Another time-consuming factor is that 5G requires the development of an infrastructure that moves far beyond the traditional telecommunications service supplier model. This requires a fundamental shift from the traditional reliance on the supply of wireless services from modern network operators in favor of dedicated private networks or fixed-wireless access services. Distributed antenna systems are already being used in public places such as airports, sports stadiums and shopping malls, demonstrating the need for locally dedicated and controlled networks.
Building your own network certainly has its advantages. You have more control over the underlying infrastructure, its maintenance, intended use and security. This is especially true in environments like subways, but it's also beneficial for individual businesses. Combining the deployment of technologies such as landline access and satellite with the speed and relative cost of deployment, it's easy to see the appeal: but this model may be at odds with the interests of the main telecoms players. For example, existing mobile operators have huge networks in place already that need to be updated and maintained, while growing their geographic coverage.
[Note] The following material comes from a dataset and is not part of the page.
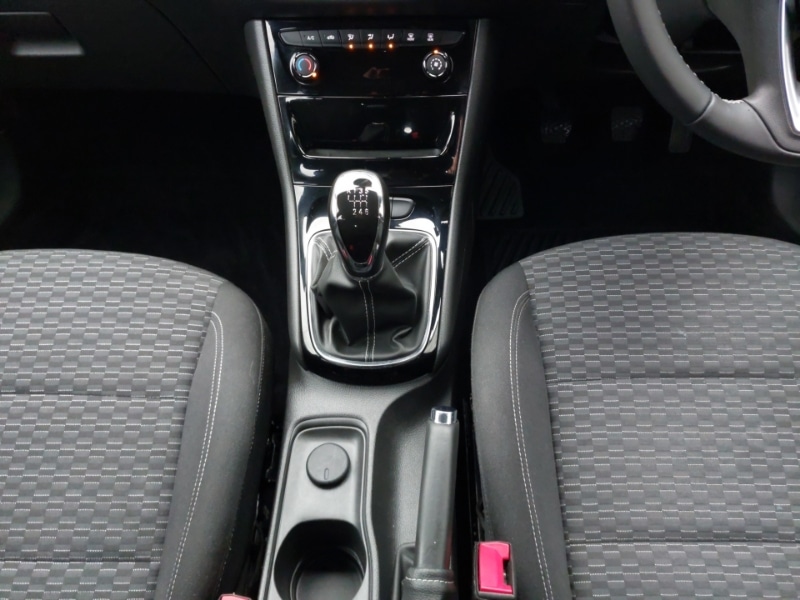 Used Vauxhall Astra 2018 for sale - 76963984: Photo 10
They may not be as agile as a specialist service provider deploying a private network and using either the operator's connectivity or its own.
A further issue for 5G is consumer appeal. Let’s face it: 5G-enabled phones are still mostly using 4G technology! This lag between the availability of the hardware and any demonstrable, practical improvements in service and functionality is why “5G fatigue” is creeping in. No amount of marketing hype is likely to generate the excitement and anticipation that there was around the inception of 4G. That ship, it seems, has sailed.
An ongoing schedule of technological expansions and upgrades to 5G networks will inevitably increase its utility, however, increasing its commercial prospects. Work is already underway on Release 18, which is intended to herald the arrival of 5G-Advanced. Inevitably, 5G-Advanced comes with a whole new range of expectations. It is intended to strengthen the end-to-end 5G system foundation (further improving speed, coverage, mobility, power efficiency and more) and to proliferate 5G to virtually all devices and use cases. The latter includes the use of drones and enhanced satellites to improve coverage and mobility for smartphone users.
5G-Advanced should be the key to developing new services and capabilities that could deliver smart cities within the next decade by helping to improve road safety, reduce traffic congestion and lower pollution and energy consumption. It could also boost access to education, among other things. Perhaps this is what will redeem 5G’s reputation – but we may have to wait a few more years to find out.
The original vision for 5G was to improve public safety, traffic management, energy efficiency and more by allowing state and local governments to transfer and process large amounts of data in real-time. Expectations were high, but the transition from 4G to 5G seems to have been far less dramatic than the leap from 3G to 4G – at least so far. Slow rollout, high implementation costs, technical limitations, and compatibility issues continue to overshadow the technical advances being made behind the scenes.
And while 5G technology may eventually deliver on its promises, it is in serious danger of becoming the lost generation of telecommunications: the industry is already defining 6G, which will operate at significantly higher frequencies than 4G or 5G, starting at about 95 GHz and reaching into the terahertz range.